# [Exercise passage]
2. Their preaching is for preparation and trial, per modum probationis, as Probationers and Expectants; and that before Pastors and Elders, who can judge of their gifts, and must try before they trust laying hands upon no man suddenly, but as the Apostle commands, I Tim. 3:10. Let them first be proved, and then Minister: though we cannot expect perfection, yet there must be some fit proportion for so great work, which consists in three things. I. In Sanitate Doctrinae. 2. In Sanctitate vitae. 3. In Facultate docendi. His doctrine must be sound, his life holy, besides a natural dexterity for teaching. How can these be seen and known, but by preaching?
But the preaching of Artificers, &c. is not for trial; for then they should go preach before Ministers who can judge of their abilities; but as gifted brethren they preach without a Call to giftless persons.
Thus I have shewed how far private persons may go, and have not willingly or wittingly concealed one tittle of their right: it will be their wisdom so to use private duties, as that the public be not hindered or neglected, and the Ministry in no wise slighted, as the Apostle excellently commands both, I Thes. 5:11-13. They must edify one another and prize their Ministers.
Thirdly, the third term to be explained, is, Preaching. And here we must distinguish, before we can define. Preaching may be taken:
1. Largely, for any declaration of God’s wisdom, power, goodness; and thus every creature may be called a preacher: thus the Heavens preach. Psalm 19:1, Coeli praedicant gloriam Dei. Thus reading the Word may be called preaching. But the question is not whether reading in some sense may not be called preaching (taking preaching for any declaration of God’s truth:) but whether it be Ministerial preaching; whether when the Apostle saith, He must divide God’s word aright, he meaneth no more than to read: Whether when he saith, Who is sufficient for these things! he meaneth, who is able to read? When he saith, Give thy self to study, that thy profiting may appear to all men, he meaneth that all men may see thou readest better than thou didst.

# [What the task requires]
Rewrite the part of the passage on preaching that begins with the words containing "2. Their preaching" and ends with "to giftless persons.", changing "Artificers" to "Craftsmen".

# [Exercise data]
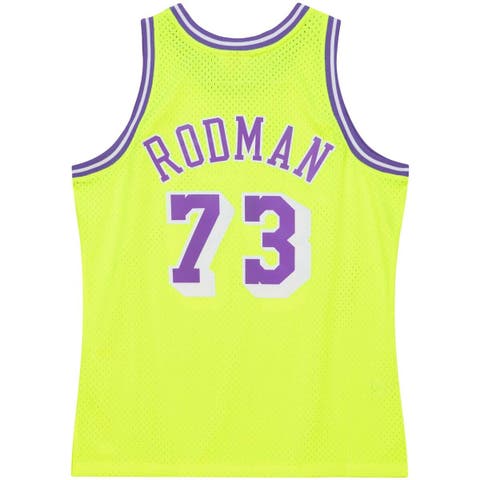 Men's Mitchell & Ness Dennis Rodman Neon Yellow Los Angeles Lakers ...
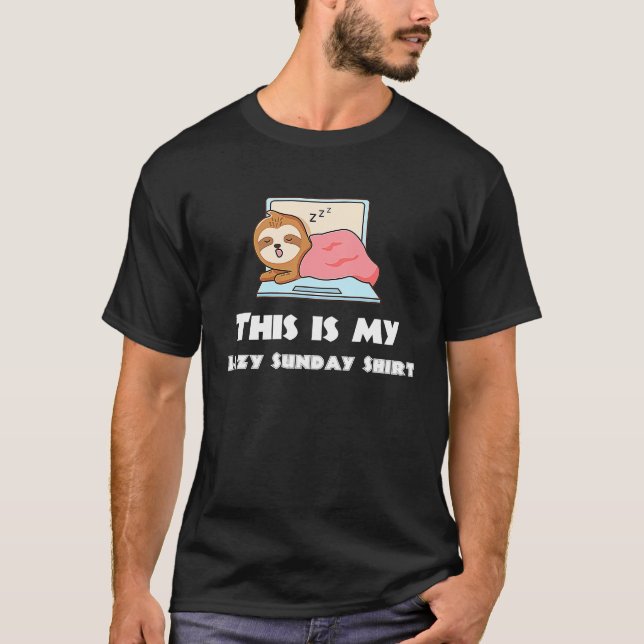 T-shirt Lazy Sunday Sleep Stay At Home Sloth (Devant)
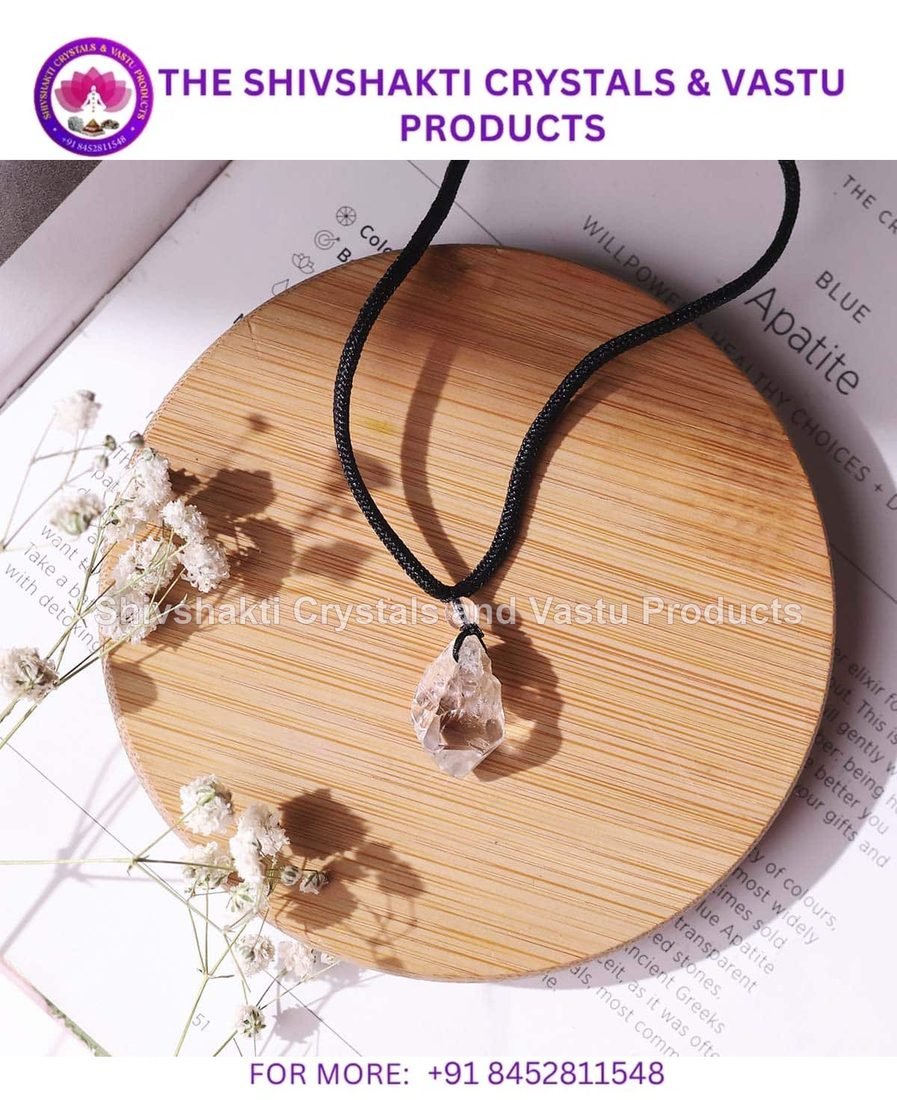 Herkimer Diamond Black Thread Pendant
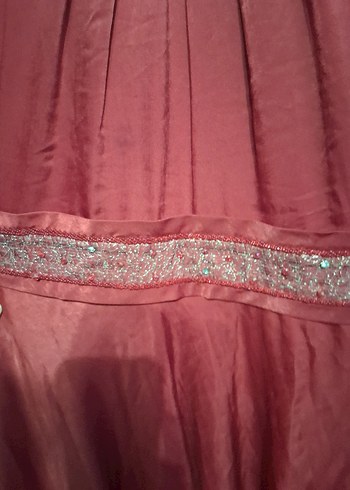 Kırmızı Vintage Nakışlı Uzun Elbise - Görsel 3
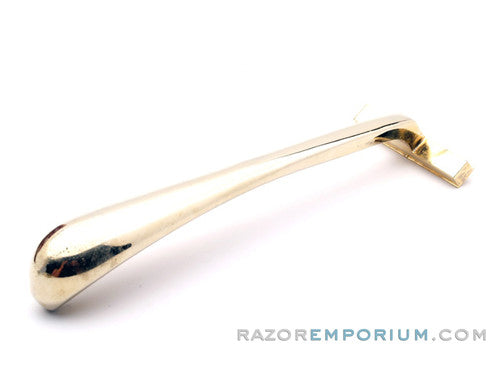 1990's Carl Michaels 14kt Gold Plated Solid Brass Razor in Reusable Gift Box w/ Travel Pouch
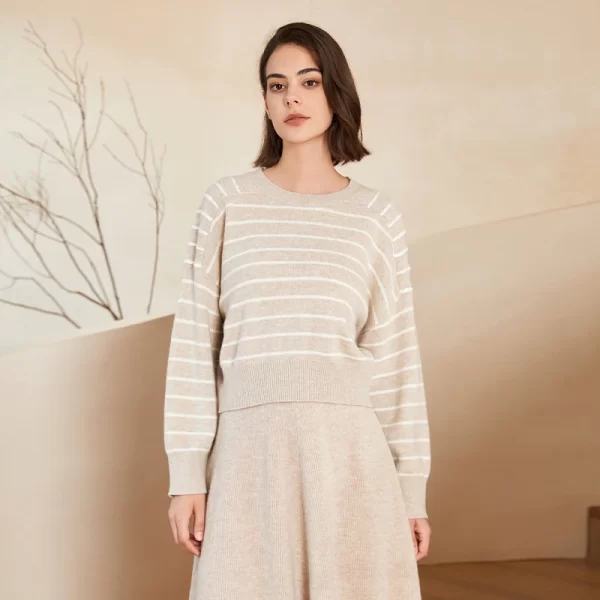 BC-200 Striped Sequined Batwing Sleeved Loose 2/26NM 7GG 100% Merino Wool Clothes Knit woolen Tops For Women's Sweaters - Image 5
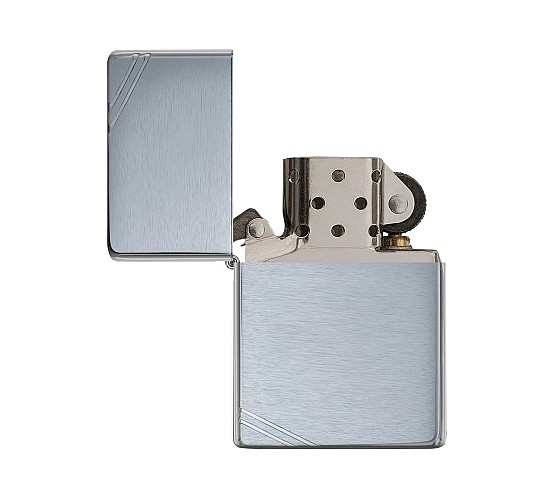 Vintage zippo brushed chrome slashes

# [Expected answer]
2. Their preaching is for preparation and trial, per modum probationis, as Probationers and Expectants; and that before Pastors and Elders, who can judge of their gifts, and must try before they trust laying hands upon no man suddenly, but as the Apostle commands, I Tim. 3:10. Let them first be proved, and then Minister: though we cannot expect perfection, yet there must be some fit proportion for so great work, which consists in three things. I. In Sanitate Doctrinae. 2. In Sanctitate vitae. 3. In Facultate docendi. His doctrine must be sound, his life holy, besides a natural dexterity for teaching. How can these be seen and known, but by preaching?
But the preaching of Craftsmen, &c. is not for trial; for then they should go preach before Ministers who can judge of their abilities; but as gifted brethren they preach without a Call to giftless persons.